### Excerpt
- Opening Delimiter -

2023: Ohanaeze youths caution against stoking ethnic tension
The youth wing of apex Igbo socio-cultural organisation, Ohanaeze Ndigbo Youth Council (OYC), yesterday, cautioned young people against stoking political tension in the zone, saying that the presidential candidates of the All Progressives Congress (APC), Asiwaju Bola Tinubu, and others are free to solicit for votes in the Southeast.
OYC, in a statement by its National President, Mazi Okwu Nnabuike, said it was unjustifiable for any person to ban Tinubu or any other person from soliciting for votes in the Southeast.
Recalled that a Coalition of South-East Youth Leaders (COSEYL) had asked promoters of the Tinubu candidacy to keep off the zone in their campaign.
Okwu said the Ohanaeze would not sit and allow any form of divisive politics, which he described as the major factor that has kept Nigeria down for such a very long time.

- Closing Delimiter -

### To do
Copy everything in the report on the Ohanaeze youth council from "OYC, in a statement" down to "soliciting for votes in the Southeast.", replacing "unjustifiable" with "unacceptable".

### Exercise data
- Opening Delimiter -

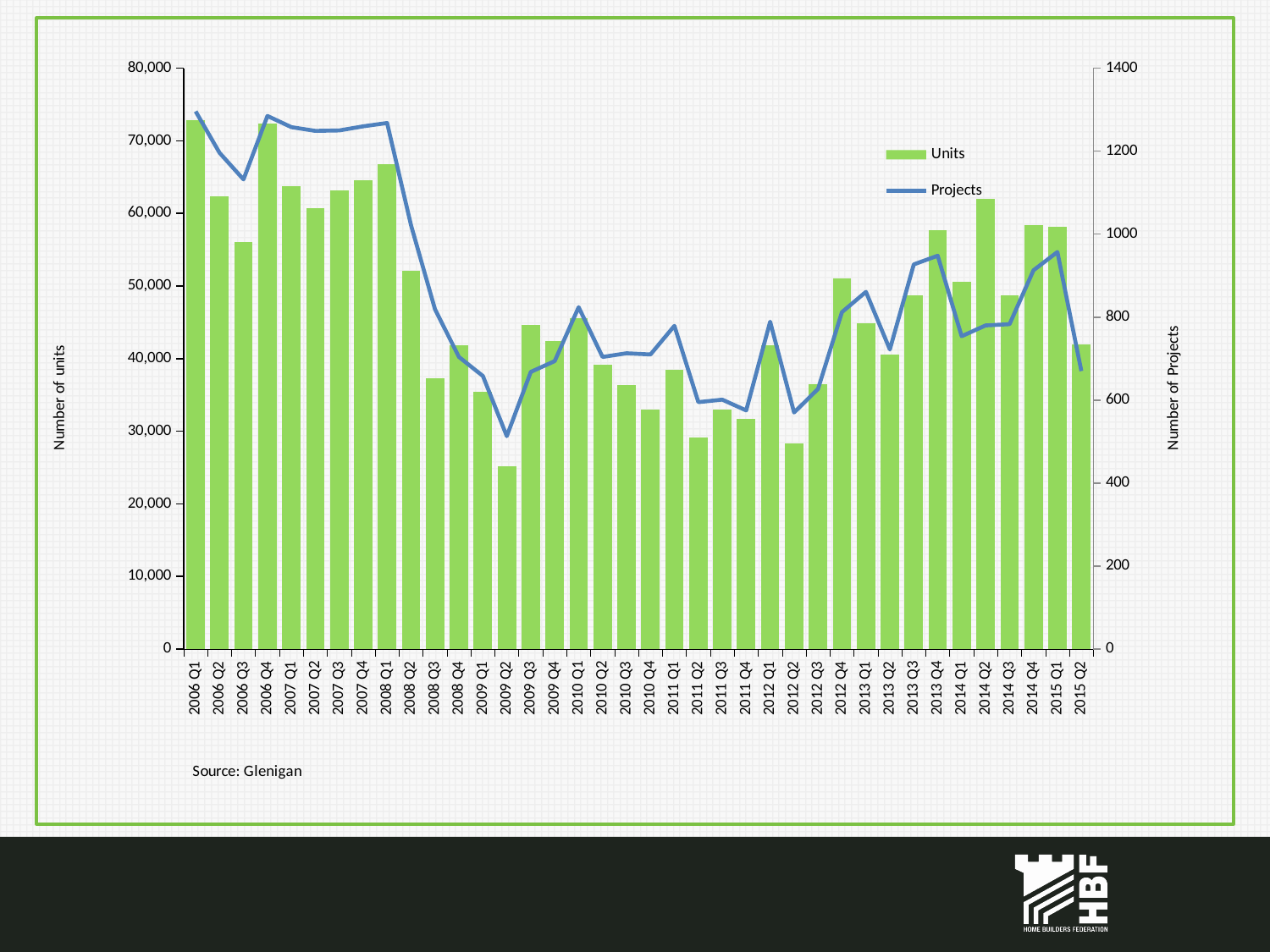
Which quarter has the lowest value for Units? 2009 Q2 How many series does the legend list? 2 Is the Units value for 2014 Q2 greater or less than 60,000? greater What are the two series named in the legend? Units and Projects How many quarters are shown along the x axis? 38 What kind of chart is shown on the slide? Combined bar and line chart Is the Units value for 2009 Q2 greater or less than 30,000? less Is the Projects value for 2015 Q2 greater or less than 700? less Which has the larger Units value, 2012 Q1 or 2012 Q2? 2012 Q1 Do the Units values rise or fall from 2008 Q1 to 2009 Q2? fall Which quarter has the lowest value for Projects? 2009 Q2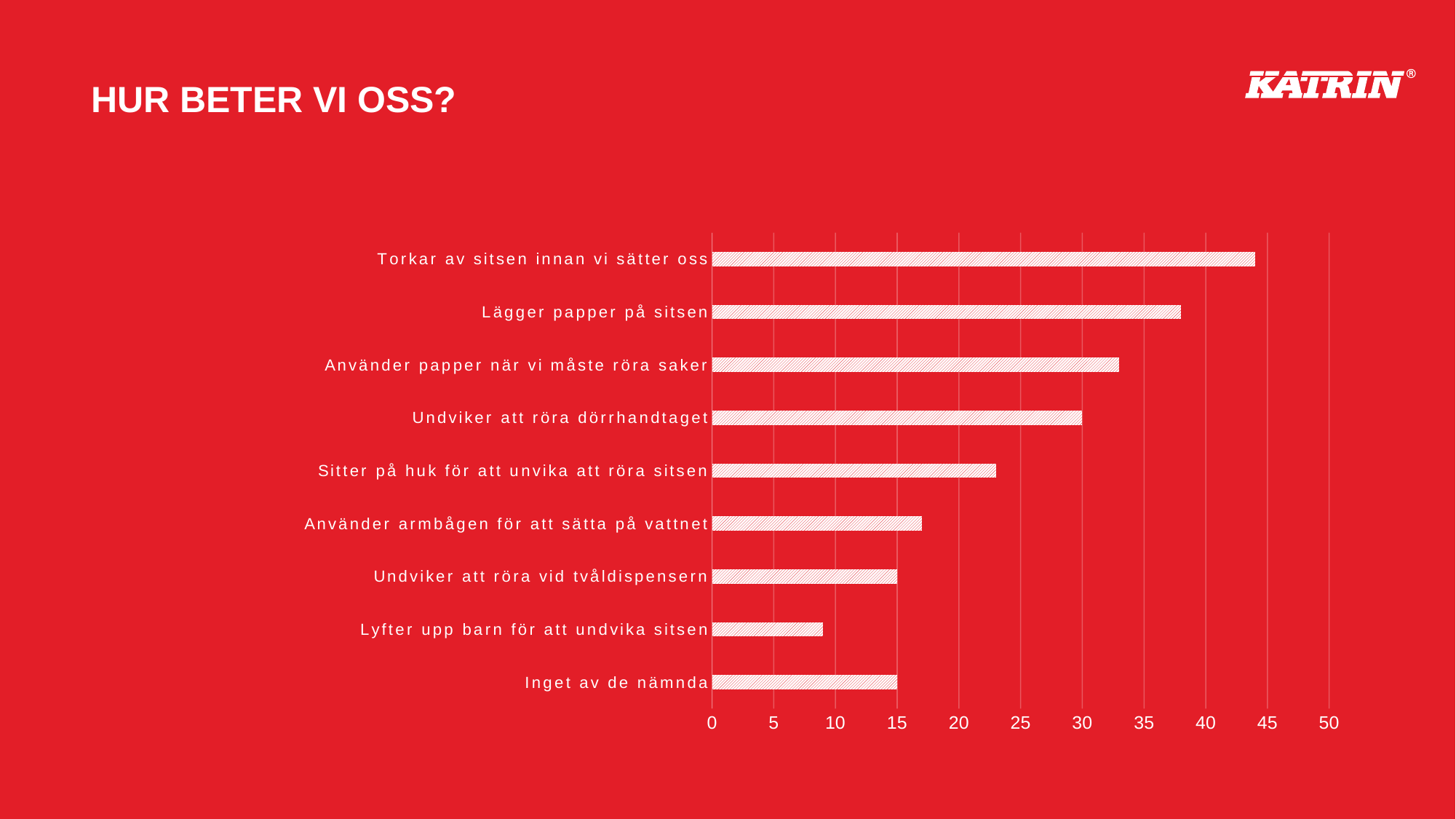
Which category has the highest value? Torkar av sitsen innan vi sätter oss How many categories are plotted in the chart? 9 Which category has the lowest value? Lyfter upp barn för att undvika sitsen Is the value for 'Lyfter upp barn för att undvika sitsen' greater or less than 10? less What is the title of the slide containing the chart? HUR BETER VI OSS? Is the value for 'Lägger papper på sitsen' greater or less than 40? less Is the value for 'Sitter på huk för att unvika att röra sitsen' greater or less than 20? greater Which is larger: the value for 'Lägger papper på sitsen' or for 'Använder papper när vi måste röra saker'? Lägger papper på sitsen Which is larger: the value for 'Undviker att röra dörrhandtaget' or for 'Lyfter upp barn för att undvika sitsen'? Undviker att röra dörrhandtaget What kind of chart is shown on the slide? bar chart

- Closing Delimiter -

### Task solution
OYC, in a statement by its National President, Mazi Okwu Nnabuike, said it was unacceptable for any person to ban Tinubu or any other person from soliciting for votes in the Southeast.